WHAT NEEDS TO BE DONE: All of the data needs to be printed again, exactly as written.

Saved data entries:
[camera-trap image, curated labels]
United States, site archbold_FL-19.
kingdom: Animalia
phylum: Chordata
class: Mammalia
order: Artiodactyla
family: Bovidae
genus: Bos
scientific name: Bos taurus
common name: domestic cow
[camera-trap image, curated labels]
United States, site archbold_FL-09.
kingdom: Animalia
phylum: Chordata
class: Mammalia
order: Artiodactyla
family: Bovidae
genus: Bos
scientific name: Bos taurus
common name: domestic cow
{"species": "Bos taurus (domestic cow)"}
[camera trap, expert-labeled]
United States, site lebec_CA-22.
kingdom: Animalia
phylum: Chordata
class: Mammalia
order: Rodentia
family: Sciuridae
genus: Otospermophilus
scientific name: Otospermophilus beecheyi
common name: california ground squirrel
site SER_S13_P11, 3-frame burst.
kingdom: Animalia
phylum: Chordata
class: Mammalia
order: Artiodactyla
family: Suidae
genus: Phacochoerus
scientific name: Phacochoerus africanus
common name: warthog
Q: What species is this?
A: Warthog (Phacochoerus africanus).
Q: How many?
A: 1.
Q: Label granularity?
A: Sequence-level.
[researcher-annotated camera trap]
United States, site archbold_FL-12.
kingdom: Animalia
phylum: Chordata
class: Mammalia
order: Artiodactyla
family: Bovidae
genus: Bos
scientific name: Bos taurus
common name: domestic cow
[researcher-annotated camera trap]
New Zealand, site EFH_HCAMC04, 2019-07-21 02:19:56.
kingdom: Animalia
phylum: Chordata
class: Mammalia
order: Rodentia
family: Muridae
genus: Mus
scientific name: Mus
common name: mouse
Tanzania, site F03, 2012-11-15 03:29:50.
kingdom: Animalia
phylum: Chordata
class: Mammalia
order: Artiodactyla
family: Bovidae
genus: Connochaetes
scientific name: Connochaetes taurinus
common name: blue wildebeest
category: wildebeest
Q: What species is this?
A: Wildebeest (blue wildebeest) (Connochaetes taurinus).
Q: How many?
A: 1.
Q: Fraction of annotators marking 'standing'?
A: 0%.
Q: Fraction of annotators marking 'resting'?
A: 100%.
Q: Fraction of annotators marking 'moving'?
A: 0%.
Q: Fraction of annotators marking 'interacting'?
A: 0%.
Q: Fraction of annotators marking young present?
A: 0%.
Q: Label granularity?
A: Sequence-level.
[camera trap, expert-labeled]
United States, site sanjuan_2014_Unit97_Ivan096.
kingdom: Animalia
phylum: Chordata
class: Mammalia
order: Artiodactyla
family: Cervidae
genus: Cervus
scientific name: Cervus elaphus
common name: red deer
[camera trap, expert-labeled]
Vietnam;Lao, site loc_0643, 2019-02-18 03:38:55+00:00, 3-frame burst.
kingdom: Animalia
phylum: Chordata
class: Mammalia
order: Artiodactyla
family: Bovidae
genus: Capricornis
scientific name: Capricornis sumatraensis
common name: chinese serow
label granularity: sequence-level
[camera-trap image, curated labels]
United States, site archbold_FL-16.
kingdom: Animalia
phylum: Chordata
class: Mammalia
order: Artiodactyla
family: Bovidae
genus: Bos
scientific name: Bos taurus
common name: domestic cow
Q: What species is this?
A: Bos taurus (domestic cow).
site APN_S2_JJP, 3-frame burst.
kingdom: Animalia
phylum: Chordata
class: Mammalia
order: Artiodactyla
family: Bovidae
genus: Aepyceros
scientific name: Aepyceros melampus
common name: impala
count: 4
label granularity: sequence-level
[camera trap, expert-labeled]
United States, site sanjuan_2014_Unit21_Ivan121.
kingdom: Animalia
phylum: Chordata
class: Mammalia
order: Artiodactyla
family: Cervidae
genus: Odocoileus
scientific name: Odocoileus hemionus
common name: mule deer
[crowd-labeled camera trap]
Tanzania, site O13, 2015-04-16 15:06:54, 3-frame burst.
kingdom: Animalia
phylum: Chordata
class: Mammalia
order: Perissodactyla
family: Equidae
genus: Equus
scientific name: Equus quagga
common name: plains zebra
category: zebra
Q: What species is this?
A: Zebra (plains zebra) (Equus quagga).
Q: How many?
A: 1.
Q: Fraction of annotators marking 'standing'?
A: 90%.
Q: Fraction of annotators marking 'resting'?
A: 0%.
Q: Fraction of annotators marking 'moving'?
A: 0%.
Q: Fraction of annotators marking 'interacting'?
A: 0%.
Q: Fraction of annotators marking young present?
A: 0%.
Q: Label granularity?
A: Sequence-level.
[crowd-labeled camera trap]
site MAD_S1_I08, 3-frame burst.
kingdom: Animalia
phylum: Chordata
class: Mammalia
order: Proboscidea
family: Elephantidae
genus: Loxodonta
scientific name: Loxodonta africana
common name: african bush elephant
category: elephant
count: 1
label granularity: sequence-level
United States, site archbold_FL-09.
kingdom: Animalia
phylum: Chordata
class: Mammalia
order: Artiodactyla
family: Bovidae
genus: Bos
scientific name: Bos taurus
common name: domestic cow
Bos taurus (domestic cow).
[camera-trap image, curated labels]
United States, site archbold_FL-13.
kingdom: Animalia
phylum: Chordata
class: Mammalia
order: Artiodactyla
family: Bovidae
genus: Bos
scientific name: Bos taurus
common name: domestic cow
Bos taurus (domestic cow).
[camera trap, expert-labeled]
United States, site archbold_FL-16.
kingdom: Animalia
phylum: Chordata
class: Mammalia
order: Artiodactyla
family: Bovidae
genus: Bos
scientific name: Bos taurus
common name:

RESULT FOR THIS TASK:
[camera-trap image, curated labels]
United States, site archbold_FL-19.
kingdom: Animalia
phylum: Chordata
class: Mammalia
order: Artiodactyla
family: Bovidae
genus: Bos
scientific name: Bos taurus
common name: domestic cow
[camera-trap image, curated labels]
United States, site archbold_FL-09.
kingdom: Animalia
phylum: Chordata
class: Mammalia
order: Artiodactyla
family: Bovidae
genus: Bos
scientific name: Bos taurus
common name: domestic cow
{"species": "Bos taurus (domestic cow)"}
[camera trap, expert-labeled]
United States, site lebec_CA-22.
kingdom: Animalia
phylum: Chordata
class: Mammalia
order: Rodentia
family: Sciuridae
genus: Otospermophilus
scientific name: Otospermophilus beecheyi
common name: california ground squirrel
site SER_S13_P11, 3-frame burst.
kingdom: Animalia
phylum: Chordata
class: Mammalia
order: Artiodactyla
family: Suidae
genus: Phacochoerus
scientific name: Phacochoerus africanus
common name: warthog
Q: What species is this?
A: Warthog (Phacochoerus africanus).
Q: How many?
A: 1.
Q: Label granularity?
A: Sequence-level.
[researcher-annotated camera trap]
United States, site archbold_FL-12.
kingdom: Animalia
phylum: Chordata
class: Mammalia
order: Artiodactyla
family: Bovidae
genus: Bos
scientific name: Bos taurus
common name: domestic cow
[researcher-annotated camera trap]
New Zealand, site EFH_HCAMC04, 2019-07-21 02:19:56.
kingdom: Animalia
phylum: Chordata
class: Mammalia
order: Rodentia
family: Muridae
genus: Mus
scientific name: Mus
common name: mouse
Tanzania, site F03, 2012-11-15 03:29:50.
kingdom: Animalia
phylum: Chordata
class: Mammalia
order: Artiodactyla
family: Bovidae
genus: Connochaetes
scientific name: Connochaetes taurinus
common name: blue wildebeest
category: wildebeest
Q: What species is this?
A: Wildebeest (blue wildebeest) (Connochaetes taurinus).
Q: How many?
A: 1.
Q: Fraction of annotators marking 'standing'?
A: 0%.
Q: Fraction of annotators marking 'resting'?
A: 100%.
Q: Fraction of annotators marking 'moving'?
A: 0%.
Q: Fraction of annotators marking 'interacting'?
A: 0%.
Q: Fraction of annotators marking young present?
A: 0%.
Q: Label granularity?
A: Sequence-level.
[camera trap, expert-labeled]
United States, site sanjuan_2014_Unit97_Ivan096.
kingdom: Animalia
phylum: Chordata
class: Mammalia
order: Artiodactyla
family: Cervidae
genus: Cervus
scientific name: Cervus elaphus
common name: red deer
[camera trap, expert-labeled]
Vietnam;Lao, site loc_0643, 2019-02-18 03:38:55+00:00, 3-frame burst.
kingdom: Animalia
phylum: Chordata
class: Mammalia
order: Artiodactyla
family: Bovidae
genus: Capricornis
scientific name: Capricornis sumatraensis
common name: chinese serow
label granularity: sequence-level
[camera-trap image, curated labels]
United States, site archbold_FL-16.
kingdom: Animalia
phylum: Chordata
class: Mammalia
order: Artiodactyla
family: Bovidae
genus: Bos
scientific name: Bos taurus
common name: domestic cow
Q: What species is this?
A: Bos taurus (domestic cow).
site APN_S2_JJP, 3-frame burst.
kingdom: Animalia
phylum: Chordata
class: Mammalia
order: Artiodactyla
family: Bovidae
genus: Aepyceros
scientific name: Aepyceros melampus
common name: impala
count: 4
label granularity: sequence-level
[camera trap, expert-labeled]
United States, site sanjuan_2014_Unit21_Ivan121.
kingdom: Animalia
phylum: Chordata
class: Mammalia
order: Artiodactyla
family: Cervidae
genus: Odocoileus
scientific name: Odocoileus hemionus
common name: mule deer
[crowd-labeled camera trap]
Tanzania, site O13, 2015-04-16 15:06:54, 3-frame burst.
kingdom: Animalia
phylum: Chordata
class: Mammalia
order: Perissodactyla
family: Equidae
genus: Equus
scientific name: Equus quagga
common name: plains zebra
category: zebra
Q: What species is this?
A: Zebra (plains zebra) (Equus quagga).
Q: How many?
A: 1.
Q: Fraction of annotators marking 'standing'?
A: 90%.
Q: Fraction of annotators marking 'resting'?
A: 0%.
Q: Fraction of annotators marking 'moving'?
A: 0%.
Q: Fraction of annotators marking 'interacting'?
A: 0%.
Q: Fraction of annotators marking young present?
A: 0%.
Q: Label granularity?
A: Sequence-level.
[crowd-labeled camera trap]
site MAD_S1_I08, 3-frame burst.
kingdom: Animalia
phylum: Chordata
class: Mammalia
order: Proboscidea
family: Elephantidae
genus: Loxodonta
scientific name: Loxodonta africana
common name: african bush elephant
category: elephant
count: 1
label granularity: sequence-level
United States, site archbold_FL-09.
kingdom: Animalia
phylum: Chordata
class: Mammalia
order: Artiodactyla
family: Bovidae
genus: Bos
scientific name: Bos taurus
common name: domestic cow
Bos taurus (domestic cow).
[camera-trap image, curated labels]
United States, site archbold_FL-13.
kingdom: Animalia
phylum: Chordata
class: Mammalia
order: Artiodactyla
family: Bovidae
genus: Bos
scientific name: Bos taurus
common name: domestic cow
Bos taurus (domestic cow).
[camera trap, expert-labeled]
United States, site archbold_FL-16.
kingdom: Animalia
phylum: Chordata
class: Mammalia
order: Artiodactyla
family: Bovidae
genus: Bos
scientific name: Bos taurus
common name:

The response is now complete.